▸ **Selected text**:
Understanding ContentType vs FileType

User Intent

"What's the difference between contentType and fileType? When do I use each?"

Operation

  • Concept: Content classification hierarchy

  • GraphQL Fields: content.type (ContentType), content.fileType (FileType)

  • Entity Type: Content

  • Common Use Cases: Filtering content, UI display logic, workflow routing, understanding content structure

Key Concept: The Hierarchy

ContentType is PRIMARY - Semantic classification of what the content represents:

  • EMAIL - Email messages

  • MESSAGE - Chat messages (Slack, Teams, Discord)

  • PAGE - Web pages

  • FILE - Files (documents, images, audio, video, code)

  • POST - Social posts (Reddit, RSS)

  • EVENT - Calendar events

  • ISSUE - Issue tracker items (Jira, Linear, GitHub)

  • TEXT - Plain text, markdown, HTML

  • MEMORY - Agent or user memory

FileType is SECONDARY - Physical format (ONLY when contentType = FILE):

  • DOCUMENT - PDF, Word, Excel, PowerPoint

  • IMAGE - JPEG, PNG, GIF, TIFF

  • AUDIO - MP3, WAV, podcast files

  • VIDEO - MP4, MOV, AVI

  • CODE - Source code files

  • DATA - JSON, XML, CSV

  • PACKAGE - ZIP, TAR, archives

  • ANIMATION, DRAWING, GEOMETRY, POINT_CLOUD, SHAPE, etc.

▸ **What to work on**:
1. Edit the explanation of ContentType and FileType by writing out the part that begins at the words "Key Concept: The" and stops after "audio, video, code)", with "Web pages" changed to "Websites".
2. Proceed with the explanation of ContentType and FileType, picking up right after its last line.

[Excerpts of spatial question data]

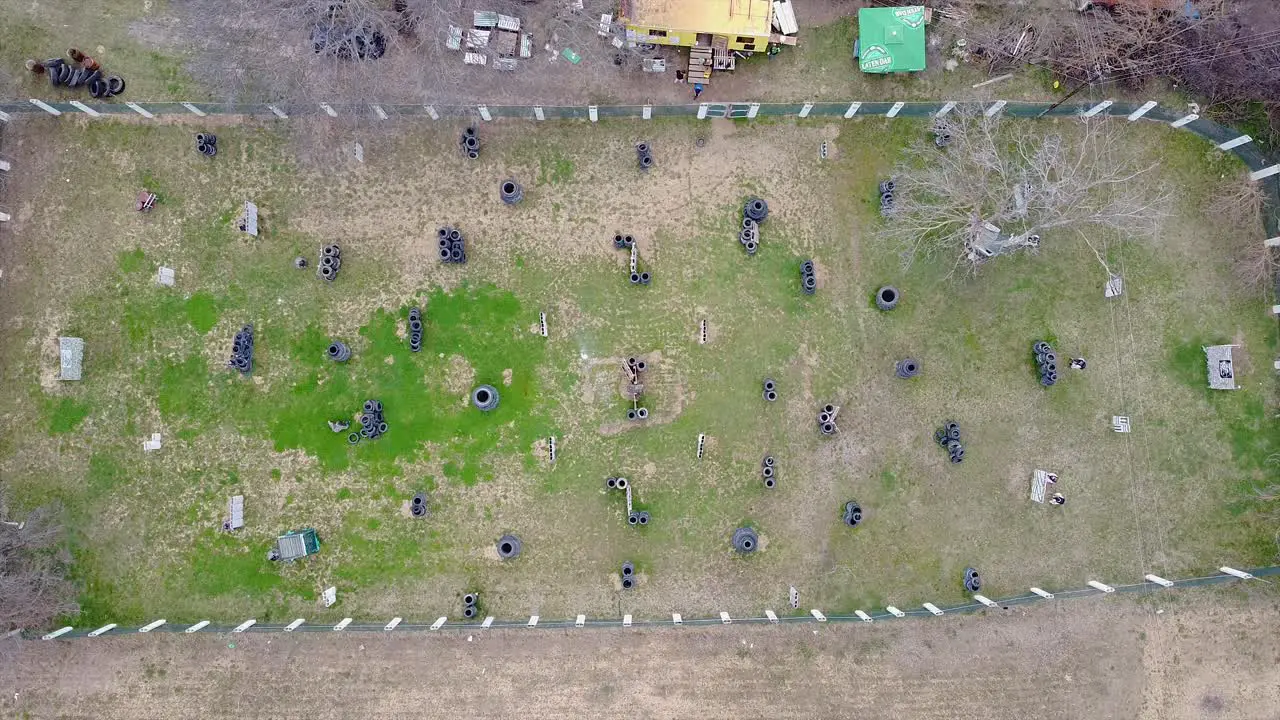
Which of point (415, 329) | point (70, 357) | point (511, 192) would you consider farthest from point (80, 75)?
point (511, 192)

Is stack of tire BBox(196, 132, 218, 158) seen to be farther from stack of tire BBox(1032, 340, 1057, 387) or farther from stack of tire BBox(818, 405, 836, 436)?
stack of tire BBox(1032, 340, 1057, 387)

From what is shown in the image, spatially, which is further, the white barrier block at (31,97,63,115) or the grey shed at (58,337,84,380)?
the white barrier block at (31,97,63,115)

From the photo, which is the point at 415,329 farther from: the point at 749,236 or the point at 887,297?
the point at 887,297

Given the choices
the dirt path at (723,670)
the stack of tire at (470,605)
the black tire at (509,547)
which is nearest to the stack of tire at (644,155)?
the black tire at (509,547)

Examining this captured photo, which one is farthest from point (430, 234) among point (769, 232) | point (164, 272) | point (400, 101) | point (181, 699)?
point (181, 699)

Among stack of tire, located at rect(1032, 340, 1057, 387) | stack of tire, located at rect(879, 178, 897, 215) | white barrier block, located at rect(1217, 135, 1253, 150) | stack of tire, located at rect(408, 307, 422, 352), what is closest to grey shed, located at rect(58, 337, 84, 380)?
stack of tire, located at rect(408, 307, 422, 352)

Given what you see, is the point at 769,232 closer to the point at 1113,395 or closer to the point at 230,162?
the point at 1113,395
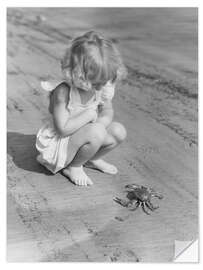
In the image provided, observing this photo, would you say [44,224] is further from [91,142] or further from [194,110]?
[194,110]

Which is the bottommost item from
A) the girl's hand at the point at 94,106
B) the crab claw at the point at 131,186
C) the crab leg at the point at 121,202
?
the crab leg at the point at 121,202

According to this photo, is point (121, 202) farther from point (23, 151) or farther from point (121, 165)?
point (23, 151)

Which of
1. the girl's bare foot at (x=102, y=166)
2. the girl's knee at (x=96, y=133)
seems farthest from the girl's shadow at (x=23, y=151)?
the girl's knee at (x=96, y=133)

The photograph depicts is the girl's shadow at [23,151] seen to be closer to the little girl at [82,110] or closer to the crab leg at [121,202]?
the little girl at [82,110]

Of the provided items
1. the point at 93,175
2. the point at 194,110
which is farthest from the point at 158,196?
the point at 194,110

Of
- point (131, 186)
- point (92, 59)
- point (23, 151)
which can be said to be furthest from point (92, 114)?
point (23, 151)
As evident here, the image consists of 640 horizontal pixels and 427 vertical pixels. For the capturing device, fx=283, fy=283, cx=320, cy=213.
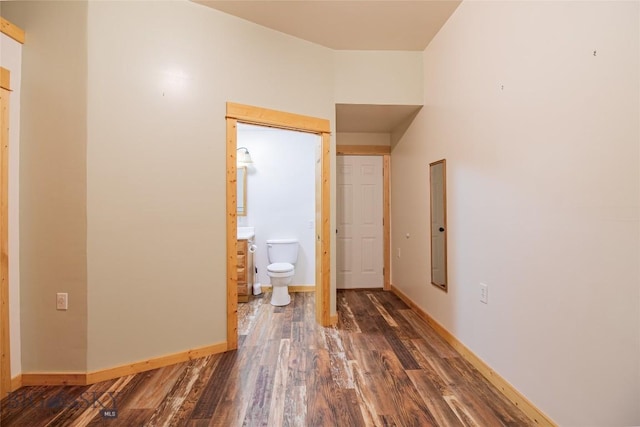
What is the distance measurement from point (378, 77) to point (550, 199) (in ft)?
6.76

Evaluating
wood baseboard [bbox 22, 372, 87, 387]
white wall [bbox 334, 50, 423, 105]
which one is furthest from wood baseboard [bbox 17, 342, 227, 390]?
white wall [bbox 334, 50, 423, 105]

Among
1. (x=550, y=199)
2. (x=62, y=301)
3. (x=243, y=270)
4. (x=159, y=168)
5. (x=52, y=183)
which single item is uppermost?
(x=159, y=168)

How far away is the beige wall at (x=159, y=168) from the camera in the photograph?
190 centimetres

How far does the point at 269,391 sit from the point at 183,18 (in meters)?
2.71

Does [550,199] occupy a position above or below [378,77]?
below

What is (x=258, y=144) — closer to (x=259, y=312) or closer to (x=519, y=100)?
(x=259, y=312)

▸ **Written answers**:
1.
Key Concept: The Hierarchy

ContentType is PRIMARY - Semantic classification of what the content represents:

  • EMAIL - Email messages

  • MESSAGE - Chat messages (Slack, Teams, Discord)

  • PAGE - Websites

  • FILE - Files (documents, images, audio, video, code)

2.
TypeScript (Canonical)

import { Graphlit } from 'graphlit-client';
import { ContentTypes, FileTypes } from 'graphlit-client/dist/generated/graphql-types';

const graphlit = new Graphlit();

// Query by ContentType
const emails = await graphlit.queryContents({
  filter: {
    types: [ContentTypes.Email]
  }
});

emails.contents.results.forEach(content => {
  console.log(`Type: ${content.type}`);  // EMAIL
  console.log(`FileType: ${content.fileType}`);  // null (emails don't have fileType)
  
  // Access email-specific metadata
  if (content.type === ContentTypes.Email && content.email) {
    console.log(`From: ${content.email.from[0].email}`);
    console.log(`Subject: ${content.email.subject}`);
  }
});

// Query by FileType (for files)
const pdfs = await graphlit.queryContents({
  filter: {
    types: [ContentTypes.File],
    fileTypes: [FileTypes.Document]
  }
});

pdfs.contents.results.forEach(content => {
  console.log(`Type: ${content.type}`);  // FILE
  console.log(`FileType: ${content.fileType}`);  // DOCUMENT
  
  // Access document-specific metadata
  if (content.document) {
    console.log(`Pages: ${content.document.pageCount}`);
    console.log(`Author: ${content.document.author}`);
  }
});

// Query all images (regardless of source)
const images = await graphlit.queryContents({
  filter: {
    fileTypes: [FileTypes.Image]
  }
});

images.contents.results.forEach(content => {
  console.log(`Type: ${content.type}`);  // Could be FILE, MESSAGE (if image in message), etc.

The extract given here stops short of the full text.